Une possible toxicité chronique, qui affaiblirait les colonies, ne peut donc être exclue. « Il a été montré à de nombreuses reprises que des doses sublétales ont des effets délétères sur le comportement des individus », souligne d'ailleurs le rapport.

L'affaiblissement des colonies favorise l'apparition de maladies opportunistes

La colonie d'abeilles est en équilibre. Si un ou plusieurs éléments viennent la déséquilibrer, les maladies opportunistes pourront alors se développer. L'un de ces éléments est le varroa. Il est donc absolument nécessaire de lutter contre cet acarien de manière adéquate. Mais les pesticides auxquels les abeilles sont soumises ne peuvent-ils pas constituer un autre élément ? Il est aujourd'hui admis que la toxicité de doses minimes d'insecticides augmente particulièrement avec des fungicides utilisés en agriculture. Chroniquement intoxiquée, la colonie se désorganise et virus, bactéries, fungidés, etc., peuvent alors se développer. La mise en cause du varroa comme unique cause des problèmes des ruches est probablement à reconsidérer.

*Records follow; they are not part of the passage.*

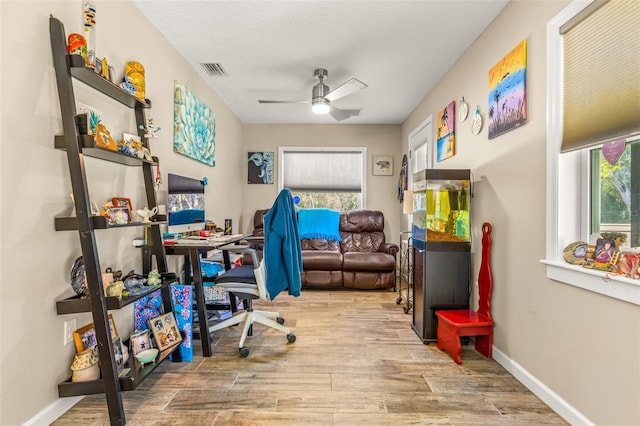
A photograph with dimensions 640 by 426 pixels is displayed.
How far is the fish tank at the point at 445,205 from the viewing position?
2428 mm

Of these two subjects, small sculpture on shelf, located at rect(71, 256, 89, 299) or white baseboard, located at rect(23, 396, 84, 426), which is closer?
white baseboard, located at rect(23, 396, 84, 426)

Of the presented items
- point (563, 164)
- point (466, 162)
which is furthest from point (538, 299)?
point (466, 162)

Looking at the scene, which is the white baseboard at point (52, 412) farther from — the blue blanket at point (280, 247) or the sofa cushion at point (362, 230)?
the sofa cushion at point (362, 230)

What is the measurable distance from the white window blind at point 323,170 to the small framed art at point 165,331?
3.38 m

Les milieux de vie de l'abeille sont de plus en plus contaminés (monocultures, etc.). Il est donc difficile d'appréhender les causes de mortalité des abeilles ou d'affaiblissement de colonies en raison de l'action synergique des pesticides.

  • (1) J.-P. Faucon, M.-P. Chauzat : « Varroase et autres maladies des abeilles : causes majeures de mortalité des colonies en France », Bulletin de l'Académie vétérinaire de France, juillet 2008, tome 161, n° 3, pp. 257-263.

  • (2) Voir La santé de l'abeille, septembre-octobre 2008 (www.apivet.eu/la-bataille-de-limidaclop.html).